Selected passage below:
But also, even if you find "a counterexample" where something else is better than exceptions just means you finally found found a case where there's a different tool for a (different) job. Just like how me finding a counterexample where exceptions are better doesn't mean exceptions are always better. You simply can't extrapolate from that to exceptions being bad in general, is kind of my whole point.
Apologies, I believe I meant if the foo/bar/baz calls couldn't fail. If there's no exceptions, you don't need the cleanup block, but in the presence of exceptions you have to assume they (and all calls) can fail.
The problem re. there being a counter-example to exceptions (as implemented in C++) is that they're not opt-in or out where it makes sense. At least as I understand it, there's no way for foo/bar/baz to guarantee to you that they can't throw an exception, so you can rely on it (e.g. in a way that if this changes, you get a compiler error such that something you were relying on has changed). noexcept just results in the process being terminated on exception right?
> I meant if the foo/bar/baz calls couldn't fail. If there's no exceptions, you don't need the cleanup block
First, I think you're making an incorrect assumption -- the assumption that "if (foo())" means "if foo() failed". That's not what it means at all. They could just as well be infallible functions doing things like:
if (tasks.empty()) {
printf("Nothing to do\n");
return 1;
}
or
if (items.size() == 1) {
return items[0];
}
Second, even ignoring that, you'd still need the cleanup block! The fact that it is next to the setup statement (i.e. locality of information) is extremely important from a code health and maintainability standpoint. Having setup & cleanup be a dozen lines away from each other makes it far too easy to miss or forget one of them when the other is modified. Putting them next to each other prevents them from going out of sync and diverging over time.
Finally, your foo() and bar() calls can actually begin to fail in the future when more functionality is added to them. Heck, they might call a user callback that performs arbitrary tasks. Then your code will break too. Whereas with the cleanup block, it'll continue to be correct.
What you're doing is simplifying code by making very strong and brittle -- not to mention unguaranteed in almost all cases -- assumptions on how it looks during initial authorship, and assuming the code will remain static throughout the lifetime of your own code. In that context, putting them together seems "unnecessary", yeah. But point-in-time programming is not software engineering. The situation is radically different when you factor in what can go wrong during updates and maintenance.
> Moreover, your foo() and bar() calls can actually begin to fail in the future when more functionality is added to them. Heck, they might call a user callback that performs arbitrary tasks. Then your code will break too. Whereas with the cleanup block, it'll continue to be correct.
End of Selected passage.
◆ **Required action 1**
Print the part of the C++ exceptions discussion from "But also, even" up to and including "my whole point.".
◆ **Required action 2**
In the C++ exceptions discussion, what does placing the cleanup block next to the setup statement prevent?
◆ **Required action 3**
Go on with the C++ exceptions discussion from the point where it stops.
Source data below:
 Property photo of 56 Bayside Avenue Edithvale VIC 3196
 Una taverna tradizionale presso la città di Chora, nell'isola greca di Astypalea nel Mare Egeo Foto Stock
End of Source data.
◆ **Final answer 1**
But also, even if you find "a counterexample" where something else is better than exceptions just means you finally found found a case where there's a different tool for a (different) job. Just like how me finding a counterexample where exceptions are better doesn't mean exceptions are always better. You simply can't extrapolate from that to exceptions being bad in general, is kind of my whole point.

◆ **Final answer 2**
It prevents setup and cleanup from going out of sync and diverging over time.

◆ **Final answer 3**
In a language without exceptions, I'm also assuming that a function conveys whether it can fail via it's prototype; in Rust, changing a function from "returns nothing" to "returns a Result" will result in a warning that you're not handling it
> What you're doing is simplifying code by making very strong assumptions on how it looks during initial authorship, and assuming the code will remain static throughout the lifetime of your own code.
But this is where the burden of exceptions is most pronounced; if you code as if everything can fail, there's no "additional" burden, you're paying it all the time. The case you're missing is in the simpler side, where it's possible for something to not fail, and that if that changes, your compiler tells you.
It can even become quite a great boon, because infallibility is transitive; if every operation you do can't fail, you can't fail.
No. I've mentioned this multiple times but I feel like you're still missing what I'm saying about maintainability. (You didn't even reply to it at all.)
To be very clear, I was explaining why, even if you somehow have a guarantee here that absolutely nothing ever fails, this code:
The reason, as I explained above, is the following:
>> The fact that it is next to the setup statement (i.e. locality of information) is extremely important from a code health and maintainability standpoint. Having setup & cleanup be a dozen lines away from each other makes it far too easy to miss or forget one of them when the other is modified. Putting them next to each other prevents them from going out of sync and diverging over time.
Fallibility is absolutely irrelevant to this point. It's about not splitting the source of truth into two separate spots in the code. This technique kills multiple birds at once, and handling errors better in the aforementioned cases is merely one of its benefits, but you should be doing it regardless.
Without infallibility, you need a separate cleanup scope for each call you make. With this, the change to the private variable is still next to the operation that changes it, you just don't need to manage another control flow at the same time.
EDIT: sorry, had the len's in the wrong spot before
> I do, but I'm still expecting things to be more complicated than that example.
They're not. I've done this all the time, in the vast majority of cases it's perfectly fine. It sounds like you might not have tried this in practice -- I would recommend giving it a shot before judging it, it's quite an improvement in quality of life once you're used to it.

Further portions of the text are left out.